▶ DATA PROVIDED:

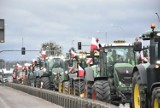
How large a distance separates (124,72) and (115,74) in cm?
52

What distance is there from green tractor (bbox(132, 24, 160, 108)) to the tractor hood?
18.6 ft

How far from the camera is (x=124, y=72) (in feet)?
61.6

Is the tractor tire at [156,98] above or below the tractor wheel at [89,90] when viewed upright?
above

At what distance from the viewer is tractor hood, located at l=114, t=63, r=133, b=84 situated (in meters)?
18.7

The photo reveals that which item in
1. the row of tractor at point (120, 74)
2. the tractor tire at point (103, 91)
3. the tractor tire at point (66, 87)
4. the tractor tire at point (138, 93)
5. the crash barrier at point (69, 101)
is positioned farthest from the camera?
the tractor tire at point (66, 87)

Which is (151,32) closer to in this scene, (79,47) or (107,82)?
(107,82)

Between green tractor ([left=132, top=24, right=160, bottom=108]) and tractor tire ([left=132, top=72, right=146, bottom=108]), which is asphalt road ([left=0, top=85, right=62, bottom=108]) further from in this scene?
green tractor ([left=132, top=24, right=160, bottom=108])

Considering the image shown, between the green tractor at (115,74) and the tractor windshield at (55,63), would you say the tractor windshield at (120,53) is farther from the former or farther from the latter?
the tractor windshield at (55,63)

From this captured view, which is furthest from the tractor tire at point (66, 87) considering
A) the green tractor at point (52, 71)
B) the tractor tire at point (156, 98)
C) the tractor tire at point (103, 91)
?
the tractor tire at point (156, 98)

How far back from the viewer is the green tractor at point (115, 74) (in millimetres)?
18734

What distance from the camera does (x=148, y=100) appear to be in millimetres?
11914

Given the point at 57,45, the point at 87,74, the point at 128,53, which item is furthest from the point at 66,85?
the point at 57,45

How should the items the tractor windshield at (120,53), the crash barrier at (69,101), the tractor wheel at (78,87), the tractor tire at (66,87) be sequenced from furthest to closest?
the tractor tire at (66,87), the tractor wheel at (78,87), the tractor windshield at (120,53), the crash barrier at (69,101)

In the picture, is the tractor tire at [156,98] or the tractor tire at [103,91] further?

▶ BRIEF: Render the lines of the items above as a Markdown table with the columns "No." and "Text," giving each nonblank line its own numbered row. Leave the picture out.

▶ EXERCISE RESPONSE:
| No. | Text |
|---|---|
| 1 | How large a distance separates (124,72) and (115,74) in cm? |
| 2 | 52 |
| 3 | What distance is there from green tractor (bbox(132, 24, 160, 108)) to the tractor hood? |
| 4 | 18.6 ft |
| 5 | How far from the camera is (x=124, y=72) (in feet)? |
| 6 | 61.6 |
| 7 | Is the tractor tire at [156,98] above or below the tractor wheel at [89,90] when viewed upright? |
| 8 | above |
| 9 | At what distance from the viewer is tractor hood, located at l=114, t=63, r=133, b=84 situated (in meters)? |
| 10 | 18.7 |
| 11 | The photo reveals that which item in |
| 12 | 1. the row of tractor at point (120, 74) |
| 13 | 2. the tractor tire at point (103, 91) |
| 14 | 3. the tractor tire at point (66, 87) |
| 15 | 4. the tractor tire at point (138, 93) |
| 16 | 5. the crash barrier at point (69, 101) |
| 17 | is positioned farthest from the camera? |
| 18 | the tractor tire at point (66, 87) |
| 19 | Which is (151,32) closer to in this scene, (79,47) or (107,82)? |
| 20 | (107,82) |
| 21 | Between green tractor ([left=132, top=24, right=160, bottom=108]) and tractor tire ([left=132, top=72, right=146, bottom=108]), which is asphalt road ([left=0, top=85, right=62, bottom=108]) further from in this scene? |
| 22 | green tractor ([left=132, top=24, right=160, bottom=108]) |
| 23 | Considering the image shown, between the green tractor at (115,74) and the tractor windshield at (55,63), would you say the tractor windshield at (120,53) is farther from the former or farther from the latter? |
| 24 | the tractor windshield at (55,63) |
| 25 | From this captured view, which is furthest from the tractor tire at point (66, 87) considering |
| 26 | A) the green tractor at point (52, 71) |
| 27 | B) the tractor tire at point (156, 98) |
| 28 | C) the tractor tire at point (103, 91) |
| 29 | ? |
| 30 | the tractor tire at point (156, 98) |
| 31 | How far back from the viewer is the green tractor at point (115, 74) (in millimetres)? |
| 32 | 18734 |
| 33 | What distance from the camera does (x=148, y=100) appear to be in millimetres? |
| 34 | 11914 |
| 35 | Given the point at 57,45, the point at 87,74, the point at 128,53, which item is furthest from the point at 66,85? |
| 36 | the point at 57,45 |
| 37 | How should the items the tractor windshield at (120,53), the crash barrier at (69,101), the tractor wheel at (78,87), the tractor tire at (66,87) be sequenced from furthest to closest? |
| 38 | the tractor tire at (66,87), the tractor wheel at (78,87), the tractor windshield at (120,53), the crash barrier at (69,101) |
| 39 | In the picture, is the tractor tire at [156,98] or the tractor tire at [103,91] further? |